Zahlungsverkehr

Kernbankensystem – Das Herz eines Finanzinstituts

Kernbankensystem
Geschrieben von David A.

Ein Kernbankensystem (auch: Core-Banking-System) ist das Herz eines Finanzinstitutes. Es besteht aus einer datenbankbasierten Software, die die gesamten kontenrelevanten Geschäfte einer Bank bearbeitet und verarbeitet. Jede Bank benötigt sie, um Banktransaktionen zu bearbeiten sowie Konten und Finanzdaten zu aktualisieren. Ursprünglich waren die Funktionen eines Kernbankensystems auf Transaktionsabwicklungen beschränkt. Neuere Systeme erweiterten ihren Funktionsumfang aber auf Elemente wie z. B. das Customer Relationship Management oder die Produkteverwaltung.

Individuelle Software

In der Vergangenheit arbeiteten viele Finanzinstitute mit einer individuellen Software, die über die Jahre mit den Anforderungen gewachsen und entsprechend komplex ist. Sie lässt sich nur umständlich auf veränderte Bedingungen anpassen und gilt daher als nicht mehr zeitgemäß. Insbesondere der Sparkassenverband und die Genossenschaftsbanken verwenden selbst entwickelte Kernbankensysteme.

Standardsoftware

Demgegenüber steht individualisierbare Standardsoftware wie sie vor allem die Privatbanken verwenden. Sie hat sich in der Bankenwelt erst sehr spät etabliert. Mit ihr lassen sich die Bankgeschäfte schneller anpassen, wenn es beispielsweise neue Vorschriften umzusetzen gilt. Entweder durch neue Parameter oder zusätzliche Programmierung.

Weder die individuellen Kernbankensysteme noch die meisten Standardprodukte sind den Herausforderungen der Payment Service Directive 2 (PSD2) vollständig gewachsen. Sie sorgt seit Inkrafttreten für den größten strukturellen Umbruch in der Geschichte der Banken. Sie verlieren nicht nur das Monopol auf die Kundendaten, sondern müssen sich auch technisch umstellen. Insbesondere sehen sie sich jetzt mit Migrationsvorhaben und dem Wechsel ihrer Kernbankenlösung auf eine neue Standardsoftware konfrontiert.

Strategische Fragen

Die Öffnung der eigenen IT-Systeme, die die PSD2 fordert, ermöglicht den Banken, an Märkten teilzunehmen, die sich gerade neu entwickeln. Sie stehen jetzt vor der Frage, wie eng sie mit den FinTechs zusammenarbeiten möchten.
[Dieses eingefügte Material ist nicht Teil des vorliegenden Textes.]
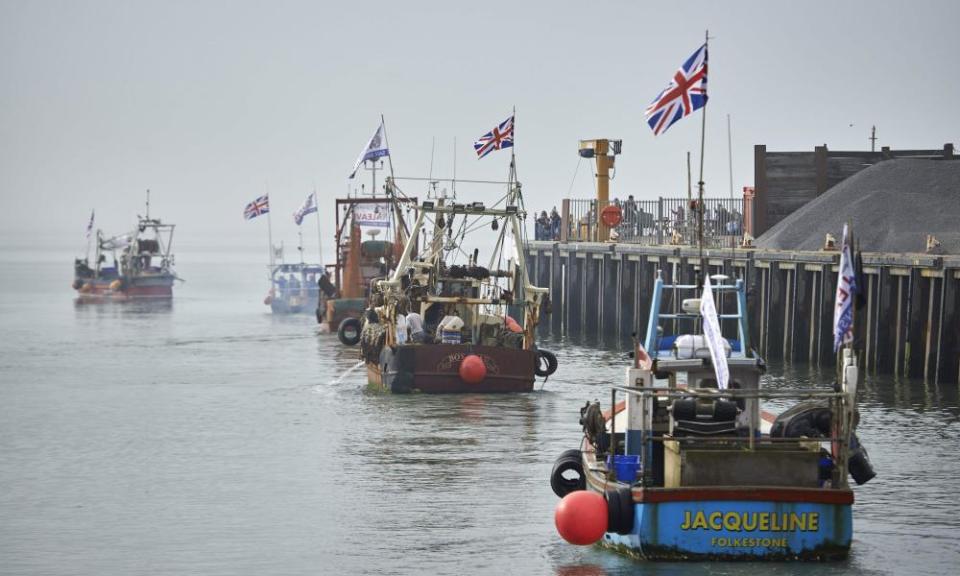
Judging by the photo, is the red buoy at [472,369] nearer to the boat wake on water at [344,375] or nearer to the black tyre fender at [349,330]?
the boat wake on water at [344,375]

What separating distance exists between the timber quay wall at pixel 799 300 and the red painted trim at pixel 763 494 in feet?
38.7

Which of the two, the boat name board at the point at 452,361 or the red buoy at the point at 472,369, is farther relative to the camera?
the boat name board at the point at 452,361

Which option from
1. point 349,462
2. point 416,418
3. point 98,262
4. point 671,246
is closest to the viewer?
point 349,462

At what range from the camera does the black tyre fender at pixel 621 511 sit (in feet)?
68.5

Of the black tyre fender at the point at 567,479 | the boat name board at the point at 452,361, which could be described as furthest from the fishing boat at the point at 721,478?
the boat name board at the point at 452,361

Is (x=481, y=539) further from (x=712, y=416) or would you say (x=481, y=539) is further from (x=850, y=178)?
(x=850, y=178)

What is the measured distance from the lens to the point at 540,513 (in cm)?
2616

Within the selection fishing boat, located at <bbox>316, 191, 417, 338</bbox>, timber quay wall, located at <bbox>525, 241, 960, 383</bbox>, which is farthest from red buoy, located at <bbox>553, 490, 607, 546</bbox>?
fishing boat, located at <bbox>316, 191, 417, 338</bbox>

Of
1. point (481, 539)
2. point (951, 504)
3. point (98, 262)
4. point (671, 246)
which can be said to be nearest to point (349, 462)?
point (481, 539)

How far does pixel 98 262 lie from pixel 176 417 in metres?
75.2

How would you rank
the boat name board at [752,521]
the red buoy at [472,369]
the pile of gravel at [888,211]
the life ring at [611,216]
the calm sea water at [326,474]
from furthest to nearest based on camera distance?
the life ring at [611,216]
the pile of gravel at [888,211]
the red buoy at [472,369]
the calm sea water at [326,474]
the boat name board at [752,521]

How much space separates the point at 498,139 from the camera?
46375 millimetres

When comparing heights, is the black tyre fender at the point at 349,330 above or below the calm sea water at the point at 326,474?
above

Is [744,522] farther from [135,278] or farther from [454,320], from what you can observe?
[135,278]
Eine strategische Frage, denn FinTechs haben bereits erfolgreiche Finanzprodukte entwickelt, die den Banken theoretisch Marktanteile kosten könnten.
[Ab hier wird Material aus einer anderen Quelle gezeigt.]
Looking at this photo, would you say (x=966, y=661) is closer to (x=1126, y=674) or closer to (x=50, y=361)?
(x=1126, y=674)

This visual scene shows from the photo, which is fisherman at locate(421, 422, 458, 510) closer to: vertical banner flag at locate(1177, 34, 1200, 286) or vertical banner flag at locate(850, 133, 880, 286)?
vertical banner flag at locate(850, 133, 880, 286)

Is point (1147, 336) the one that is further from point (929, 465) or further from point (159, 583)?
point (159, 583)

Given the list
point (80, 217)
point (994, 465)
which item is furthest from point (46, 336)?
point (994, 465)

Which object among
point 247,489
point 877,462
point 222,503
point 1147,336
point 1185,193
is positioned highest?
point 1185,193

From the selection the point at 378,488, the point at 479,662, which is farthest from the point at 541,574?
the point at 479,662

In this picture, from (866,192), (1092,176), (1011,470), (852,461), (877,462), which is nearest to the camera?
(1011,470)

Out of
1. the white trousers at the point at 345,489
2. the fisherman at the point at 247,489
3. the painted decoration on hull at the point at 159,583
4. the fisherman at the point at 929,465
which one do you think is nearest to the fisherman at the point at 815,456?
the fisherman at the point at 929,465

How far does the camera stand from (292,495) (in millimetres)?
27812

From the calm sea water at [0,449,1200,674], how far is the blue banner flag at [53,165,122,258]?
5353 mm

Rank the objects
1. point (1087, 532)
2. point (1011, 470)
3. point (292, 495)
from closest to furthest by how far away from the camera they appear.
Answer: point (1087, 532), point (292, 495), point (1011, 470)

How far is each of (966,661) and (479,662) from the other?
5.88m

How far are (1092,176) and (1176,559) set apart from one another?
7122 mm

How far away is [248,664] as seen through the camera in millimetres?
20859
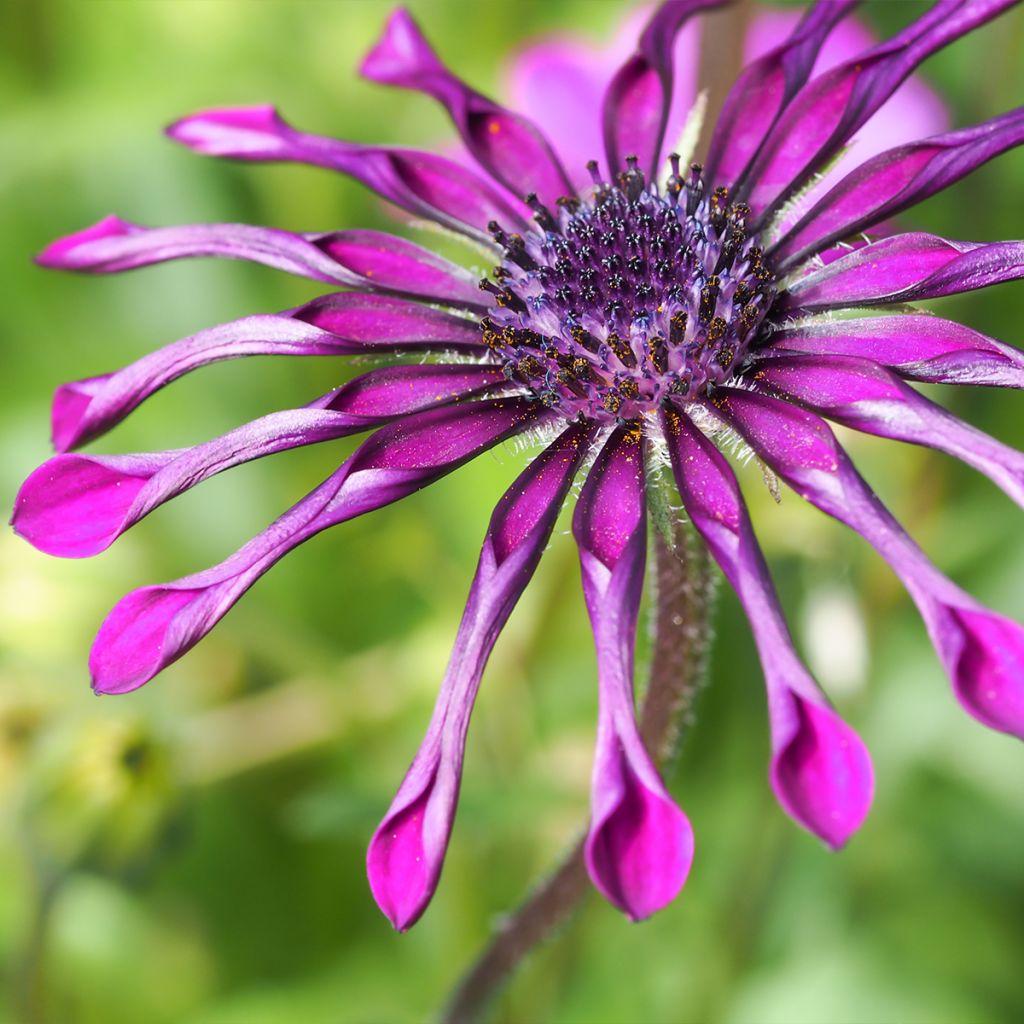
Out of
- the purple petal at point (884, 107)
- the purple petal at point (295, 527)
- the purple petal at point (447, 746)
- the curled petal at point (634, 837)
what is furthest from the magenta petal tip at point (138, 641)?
the purple petal at point (884, 107)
PSD2-konforme XS2A-API oder Programmier-API

Eine Möglichkeit für die Banken wäre, ihr bestehendes Kernbankensystem zu behalten und nur die geforderte XS2A-API zur Verfügung zu stellen. NDGIT bietet sie mit “PSD2-ready” an. Sie könnten aber auch ein neues standardisiertes Kernbankensystem zusammen mit einer Programmier-API nutzen.

In diesem Modell würde das bestehende System in ein standardisiertes System migriert, dessen Kernfunktion die Transaktionsabwicklung ist. Zusatzfunktionen würde es über Drittsysteme oder einzelne Module abwickeln.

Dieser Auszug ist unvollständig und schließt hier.